### [本文]
-*-*-

ソビエト連邦・核産業の闇
死の第4号炉
爆発時の熱で炉心の底部、四分の一が溶解。
二酸化ケイ素、黒鉛、鋼鉄、ウラン、核分裂生成物などの混合物が流れ出し溶岩のように固まった。
物質はその色や形から象の足と呼ばれ、表面の放射線量は毎時8000レントゲンに達する。
それは傍に立つと僅か数分で命を失う量である。
【1989年の夏】
傍に近寄ることができない為、オリンピック級の射撃手にライフル銃で同じ場所を数回狙撃させ
飛び散った破片を遠隔操作のマジックハンドで集めることにより象の足からサンプルを採取することに成功。
その結果、破片から自然界では決して生成されることのない物質が見つかった。
核燃料のウラン・燃料棒被覆材のジルコニウム・コンクリートに含まれているケイ素の化合物である。
組成や結晶の状態から、事故の瞬間炉内の最高温度は2000℃に達したことが判明。
化合物は緑がかった透明な物質で、ラムネの瓶に使われるガラスに似ている。
研究者たちにより、この化合物は「チェルノブイリの宝石」と名付けられた。
現在も、大量のチェルノブイリの宝石が石棺の内部に眠っている。
事故後、発電所の残骸や放射性核燃料を覆うようにして石棺(サルコファガス)が建設され、
半径30km圏内は立ち入り禁止区域に指定されている。
この事故によりソビエト連邦(現ウクライナ)の約50%が汚染され、20万人以上の住民が避難を余儀なくされた。
死者は後に癌などで死亡した人数を含めると12万5000人に上り、
被害者の移住に伴う慰謝料や地域のクリーンアップなどにかかった費用は総額2000億ドルに及ぶ。

-*-*-

### [提供情報]
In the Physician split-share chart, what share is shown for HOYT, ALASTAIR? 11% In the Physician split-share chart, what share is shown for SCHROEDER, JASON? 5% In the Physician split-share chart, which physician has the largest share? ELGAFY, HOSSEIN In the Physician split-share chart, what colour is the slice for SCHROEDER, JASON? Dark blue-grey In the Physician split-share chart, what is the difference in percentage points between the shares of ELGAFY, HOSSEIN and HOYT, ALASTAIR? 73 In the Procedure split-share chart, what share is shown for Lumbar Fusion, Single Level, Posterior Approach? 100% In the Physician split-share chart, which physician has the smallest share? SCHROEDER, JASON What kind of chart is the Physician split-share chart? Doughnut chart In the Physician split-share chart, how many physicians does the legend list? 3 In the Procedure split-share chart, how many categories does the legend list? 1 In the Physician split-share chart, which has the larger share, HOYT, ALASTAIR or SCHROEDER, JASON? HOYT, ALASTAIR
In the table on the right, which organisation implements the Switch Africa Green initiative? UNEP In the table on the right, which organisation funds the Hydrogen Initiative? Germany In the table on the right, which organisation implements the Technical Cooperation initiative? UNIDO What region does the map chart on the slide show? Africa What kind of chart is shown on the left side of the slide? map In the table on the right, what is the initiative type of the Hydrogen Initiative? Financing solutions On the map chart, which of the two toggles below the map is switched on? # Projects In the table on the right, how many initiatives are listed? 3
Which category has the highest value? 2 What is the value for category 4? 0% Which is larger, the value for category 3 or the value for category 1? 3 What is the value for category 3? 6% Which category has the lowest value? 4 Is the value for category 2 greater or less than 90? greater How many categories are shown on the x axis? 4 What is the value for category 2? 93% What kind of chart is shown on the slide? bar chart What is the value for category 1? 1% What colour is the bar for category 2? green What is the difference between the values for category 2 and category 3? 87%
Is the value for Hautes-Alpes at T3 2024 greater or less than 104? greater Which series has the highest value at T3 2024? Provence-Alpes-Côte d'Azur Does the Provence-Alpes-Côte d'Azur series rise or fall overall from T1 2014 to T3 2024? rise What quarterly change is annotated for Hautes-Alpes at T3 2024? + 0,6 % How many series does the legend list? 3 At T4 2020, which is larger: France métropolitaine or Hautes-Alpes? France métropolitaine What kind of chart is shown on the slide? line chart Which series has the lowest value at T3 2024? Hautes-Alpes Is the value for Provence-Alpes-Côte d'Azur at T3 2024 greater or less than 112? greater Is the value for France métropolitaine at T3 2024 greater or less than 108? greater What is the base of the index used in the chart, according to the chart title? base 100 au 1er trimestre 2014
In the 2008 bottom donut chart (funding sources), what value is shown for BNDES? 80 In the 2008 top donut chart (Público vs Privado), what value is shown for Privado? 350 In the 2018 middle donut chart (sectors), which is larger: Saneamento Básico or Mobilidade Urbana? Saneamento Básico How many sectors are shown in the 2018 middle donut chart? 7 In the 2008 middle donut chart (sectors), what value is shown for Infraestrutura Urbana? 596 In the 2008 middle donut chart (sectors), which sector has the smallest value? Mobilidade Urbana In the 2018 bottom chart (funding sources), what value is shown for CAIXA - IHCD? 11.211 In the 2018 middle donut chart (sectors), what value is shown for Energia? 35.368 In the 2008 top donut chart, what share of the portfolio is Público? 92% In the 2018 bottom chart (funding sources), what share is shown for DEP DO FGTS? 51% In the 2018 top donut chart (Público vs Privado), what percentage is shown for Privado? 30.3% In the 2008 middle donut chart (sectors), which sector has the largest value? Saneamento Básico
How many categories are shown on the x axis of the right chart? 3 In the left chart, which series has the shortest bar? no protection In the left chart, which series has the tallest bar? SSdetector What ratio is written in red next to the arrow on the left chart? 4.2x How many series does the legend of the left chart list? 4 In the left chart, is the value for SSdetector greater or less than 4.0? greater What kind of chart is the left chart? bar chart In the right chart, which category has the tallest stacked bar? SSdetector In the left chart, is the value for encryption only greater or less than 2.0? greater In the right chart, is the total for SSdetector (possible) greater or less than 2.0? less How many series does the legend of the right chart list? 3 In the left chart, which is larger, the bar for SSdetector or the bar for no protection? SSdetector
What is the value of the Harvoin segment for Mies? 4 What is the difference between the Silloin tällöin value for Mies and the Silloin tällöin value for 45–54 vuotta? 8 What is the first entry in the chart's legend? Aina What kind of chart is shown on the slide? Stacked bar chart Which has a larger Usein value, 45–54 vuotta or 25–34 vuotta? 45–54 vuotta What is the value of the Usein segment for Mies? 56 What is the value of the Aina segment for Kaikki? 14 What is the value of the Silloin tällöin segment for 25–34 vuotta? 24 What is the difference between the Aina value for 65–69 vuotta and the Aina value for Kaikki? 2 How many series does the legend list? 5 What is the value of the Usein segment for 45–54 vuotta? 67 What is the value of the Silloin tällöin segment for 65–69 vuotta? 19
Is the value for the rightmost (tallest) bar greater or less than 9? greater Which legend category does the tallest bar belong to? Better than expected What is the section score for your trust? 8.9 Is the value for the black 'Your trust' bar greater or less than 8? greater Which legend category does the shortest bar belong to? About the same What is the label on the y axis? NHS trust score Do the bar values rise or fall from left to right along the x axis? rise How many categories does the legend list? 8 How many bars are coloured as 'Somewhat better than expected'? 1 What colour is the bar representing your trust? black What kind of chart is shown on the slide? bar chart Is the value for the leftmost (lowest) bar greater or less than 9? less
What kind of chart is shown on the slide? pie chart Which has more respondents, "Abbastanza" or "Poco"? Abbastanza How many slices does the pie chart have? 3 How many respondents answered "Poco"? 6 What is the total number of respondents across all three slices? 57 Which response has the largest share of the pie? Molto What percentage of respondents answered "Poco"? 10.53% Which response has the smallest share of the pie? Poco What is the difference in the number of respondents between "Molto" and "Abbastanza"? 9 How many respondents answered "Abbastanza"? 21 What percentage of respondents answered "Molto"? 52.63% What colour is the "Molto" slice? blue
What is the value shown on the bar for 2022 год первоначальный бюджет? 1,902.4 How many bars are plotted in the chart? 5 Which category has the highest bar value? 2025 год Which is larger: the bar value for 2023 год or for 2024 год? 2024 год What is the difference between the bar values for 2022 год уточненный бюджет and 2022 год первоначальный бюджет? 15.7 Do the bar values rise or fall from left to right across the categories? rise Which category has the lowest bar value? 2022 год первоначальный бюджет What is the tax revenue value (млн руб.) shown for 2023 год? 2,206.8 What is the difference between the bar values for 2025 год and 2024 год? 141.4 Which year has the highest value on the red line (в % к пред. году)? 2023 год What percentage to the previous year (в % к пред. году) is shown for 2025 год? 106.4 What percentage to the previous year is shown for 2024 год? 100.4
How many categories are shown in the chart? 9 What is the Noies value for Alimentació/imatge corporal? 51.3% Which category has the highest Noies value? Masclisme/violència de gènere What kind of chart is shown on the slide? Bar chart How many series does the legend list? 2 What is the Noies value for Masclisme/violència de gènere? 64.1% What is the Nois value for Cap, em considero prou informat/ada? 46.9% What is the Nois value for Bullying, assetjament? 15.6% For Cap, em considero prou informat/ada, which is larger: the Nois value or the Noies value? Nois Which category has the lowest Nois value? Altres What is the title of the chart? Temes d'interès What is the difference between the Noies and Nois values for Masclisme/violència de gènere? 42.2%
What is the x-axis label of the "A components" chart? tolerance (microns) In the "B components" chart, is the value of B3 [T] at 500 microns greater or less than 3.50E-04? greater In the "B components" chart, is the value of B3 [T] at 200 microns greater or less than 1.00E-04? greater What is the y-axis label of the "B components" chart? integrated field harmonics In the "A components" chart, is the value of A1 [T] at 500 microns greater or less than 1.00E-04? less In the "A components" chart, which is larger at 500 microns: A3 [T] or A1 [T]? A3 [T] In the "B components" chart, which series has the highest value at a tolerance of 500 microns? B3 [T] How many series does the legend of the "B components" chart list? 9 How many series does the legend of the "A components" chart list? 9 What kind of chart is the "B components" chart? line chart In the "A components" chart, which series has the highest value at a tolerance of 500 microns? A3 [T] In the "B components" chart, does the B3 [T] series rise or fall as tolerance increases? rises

-*-*-

### [やること]
本文の「化合物は緑がかった透明な物質で、ラムネの瓶に使われるガラスに似ている。」から始まり「は総額2000億ドルに及ぶ。」で終わる部分を、一字も変えずに書き写してください。

### [解答出力]
化合物は緑がかった透明な物質で、ラムネの瓶に使われるガラスに似ている。
研究者たちにより、この化合物は「チェルノブイリの宝石」と名付けられた。
現在も、大量のチェルノブイリの宝石が石棺の内部に眠っている。
事故後、発電所の残骸や放射性核燃料を覆うようにして石棺(サルコファガス)が建設され、
半径30km圏内は立ち入り禁止区域に指定されている。
この事故によりソビエト連邦(現ウクライナ)の約50%が汚染され、20万人以上の住民が避難を余儀なくされた。
死者は後に癌などで死亡した人数を含めると12万5000人に上り、
被害者の移住に伴う慰謝料や地域のクリーンアップなどにかかった費用は総額2000億ドルに及ぶ。